Hace unos setenta años un europeo llamado Stefan Zweig, uno
de los novelistas más grandes de su tiempo, y de todos los habidos, expresaba
esa misma congoja al inicio de lo que serían sus memorias, tituladas “El mundo
de ayer” y con un subtítulo muy actual: memorias de un europeo. Zweig nace en
Viena en el siglo XI en el apogeo del imperio austrohúngaro y muere tras
suicidarse en Petrópolis, Brasil, en 1943, donde se encontraba exiliado tras
huir de su país y del continente amado, víctima de la persecución nazi. Autor
de maravillosas novelas que a buen seguro les gustarían, dotadas todas ellas de
un tono romántico muy profundo y nada empalagoso, posee también un catálogo
extenso de ensayos y biografías. Sus memorias son las de un europeo orgulloso
de serlo, que nace en Viena pero que vive temporadas en Alemania, Italia,
España, Reino Unido, que durante su juventud crece en un ambiente cultural en
constante expansión y en una Europa subida al carro de la primera gran
globalización, con los viajes trasatlánticos como moneda corriente y con miles
de personas circulando sin parar entre los países del continente. Ese mundo de
crecimiento, estabilidad y paz colapsa en 1914 de la manera más inesperada
posible en un enfrentamiento que se suponía breve y que acabaría llamándose
Primera Guerra Mundial.
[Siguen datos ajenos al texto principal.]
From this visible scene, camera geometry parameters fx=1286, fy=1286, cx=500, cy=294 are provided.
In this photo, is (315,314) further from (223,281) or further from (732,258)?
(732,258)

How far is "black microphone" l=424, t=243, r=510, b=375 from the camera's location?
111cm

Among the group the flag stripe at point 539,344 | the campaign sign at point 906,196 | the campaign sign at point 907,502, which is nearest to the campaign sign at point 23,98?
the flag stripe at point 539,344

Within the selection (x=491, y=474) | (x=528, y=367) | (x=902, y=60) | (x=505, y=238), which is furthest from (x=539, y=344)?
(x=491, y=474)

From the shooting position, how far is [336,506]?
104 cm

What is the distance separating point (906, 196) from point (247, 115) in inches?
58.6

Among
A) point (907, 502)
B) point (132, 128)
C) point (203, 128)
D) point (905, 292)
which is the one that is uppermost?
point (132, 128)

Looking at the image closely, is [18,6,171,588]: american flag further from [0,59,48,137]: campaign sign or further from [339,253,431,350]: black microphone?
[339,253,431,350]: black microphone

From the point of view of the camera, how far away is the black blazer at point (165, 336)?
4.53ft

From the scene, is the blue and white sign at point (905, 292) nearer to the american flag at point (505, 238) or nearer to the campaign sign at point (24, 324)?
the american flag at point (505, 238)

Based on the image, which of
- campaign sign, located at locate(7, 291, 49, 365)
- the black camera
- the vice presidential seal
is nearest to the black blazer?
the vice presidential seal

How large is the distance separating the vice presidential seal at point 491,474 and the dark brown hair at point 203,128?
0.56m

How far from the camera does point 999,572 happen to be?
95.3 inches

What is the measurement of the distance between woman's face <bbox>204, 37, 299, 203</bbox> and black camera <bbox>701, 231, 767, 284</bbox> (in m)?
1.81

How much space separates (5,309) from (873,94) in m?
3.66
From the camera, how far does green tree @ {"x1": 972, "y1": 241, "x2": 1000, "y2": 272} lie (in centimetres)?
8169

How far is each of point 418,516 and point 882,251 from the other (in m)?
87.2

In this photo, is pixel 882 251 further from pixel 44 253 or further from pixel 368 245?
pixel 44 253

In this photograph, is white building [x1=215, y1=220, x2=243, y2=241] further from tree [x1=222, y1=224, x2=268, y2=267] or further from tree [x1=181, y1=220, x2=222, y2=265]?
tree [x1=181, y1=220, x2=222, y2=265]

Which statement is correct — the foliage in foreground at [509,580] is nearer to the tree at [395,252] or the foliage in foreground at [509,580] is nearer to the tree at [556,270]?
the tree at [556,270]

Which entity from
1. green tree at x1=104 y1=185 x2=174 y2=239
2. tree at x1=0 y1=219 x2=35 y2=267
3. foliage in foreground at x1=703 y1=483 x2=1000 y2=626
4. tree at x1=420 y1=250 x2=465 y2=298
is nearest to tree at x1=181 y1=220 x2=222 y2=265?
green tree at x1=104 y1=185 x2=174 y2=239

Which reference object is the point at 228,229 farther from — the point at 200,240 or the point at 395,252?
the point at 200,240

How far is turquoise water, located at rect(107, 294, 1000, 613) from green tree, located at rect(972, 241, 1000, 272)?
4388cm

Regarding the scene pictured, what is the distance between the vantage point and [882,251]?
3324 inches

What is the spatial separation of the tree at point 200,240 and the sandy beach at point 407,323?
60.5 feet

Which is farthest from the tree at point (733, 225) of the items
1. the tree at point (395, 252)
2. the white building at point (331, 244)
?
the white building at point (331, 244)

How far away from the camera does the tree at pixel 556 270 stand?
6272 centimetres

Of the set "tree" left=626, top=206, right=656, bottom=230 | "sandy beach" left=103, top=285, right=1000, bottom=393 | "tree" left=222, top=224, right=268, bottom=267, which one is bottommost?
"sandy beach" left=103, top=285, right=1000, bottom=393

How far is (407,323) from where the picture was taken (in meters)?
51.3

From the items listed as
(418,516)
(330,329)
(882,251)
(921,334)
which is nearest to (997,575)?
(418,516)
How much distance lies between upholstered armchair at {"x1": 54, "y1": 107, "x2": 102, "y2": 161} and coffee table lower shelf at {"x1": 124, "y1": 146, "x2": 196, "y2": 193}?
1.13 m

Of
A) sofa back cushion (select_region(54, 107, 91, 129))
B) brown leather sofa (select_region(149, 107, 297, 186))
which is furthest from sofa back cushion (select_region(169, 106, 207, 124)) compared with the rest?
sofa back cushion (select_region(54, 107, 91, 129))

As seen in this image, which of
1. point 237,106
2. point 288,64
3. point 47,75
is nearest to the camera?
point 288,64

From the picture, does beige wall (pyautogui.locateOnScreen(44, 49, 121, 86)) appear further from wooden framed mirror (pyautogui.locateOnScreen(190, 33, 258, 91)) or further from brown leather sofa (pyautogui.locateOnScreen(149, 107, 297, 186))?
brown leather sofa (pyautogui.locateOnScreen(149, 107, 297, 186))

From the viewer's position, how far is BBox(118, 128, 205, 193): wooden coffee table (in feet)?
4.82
Las cicatrices y el recuerdo de esos años de cruel
batalla destrozan la ilusión en el progreso de Zweig y de muchos de sus
contemporáneos. Convertido ya en un escritor famoso, su activismo como
intelectual, concepto que en aquel entonces no estaba tan consolidado, le hace
pronunciar conferencias y discursos en los que no deja de reclamar una unión
entre los europeos, para exorcizar el fantasma de la guerra y vencer al
terrible virus del nacionalismo, que se incuba en cada país y no deja de
crecer. Paradojas de la vida, reside durante varios años en una vivienda sita
en unas montañas cerca de Salzburgo, con vistas a Berchtesgaden, donde en un
momento dado un militar alemán llamado Adolf Hitler empieza a construirse una
casa de montaña y palacio de gobierno. Zweig observa alarmado como ese virus
nacionalista muta en lo que se hace llamar fascismo, y llena las calles
europeas de bandas criminales que imponen la ley del más fuerte y no dejan de
vejar, violar y atacar a todo aquello que se les pone por delante. Nota como su
Austria natal se encamina a ser fagocitada por un expansionismo alemán que no
posee límites y decide emigrar a Londres, desde donde saltará a Brasil una vez
que se inicie un nuevo enfrentamiento conocido como Segunda Guerra Mundial.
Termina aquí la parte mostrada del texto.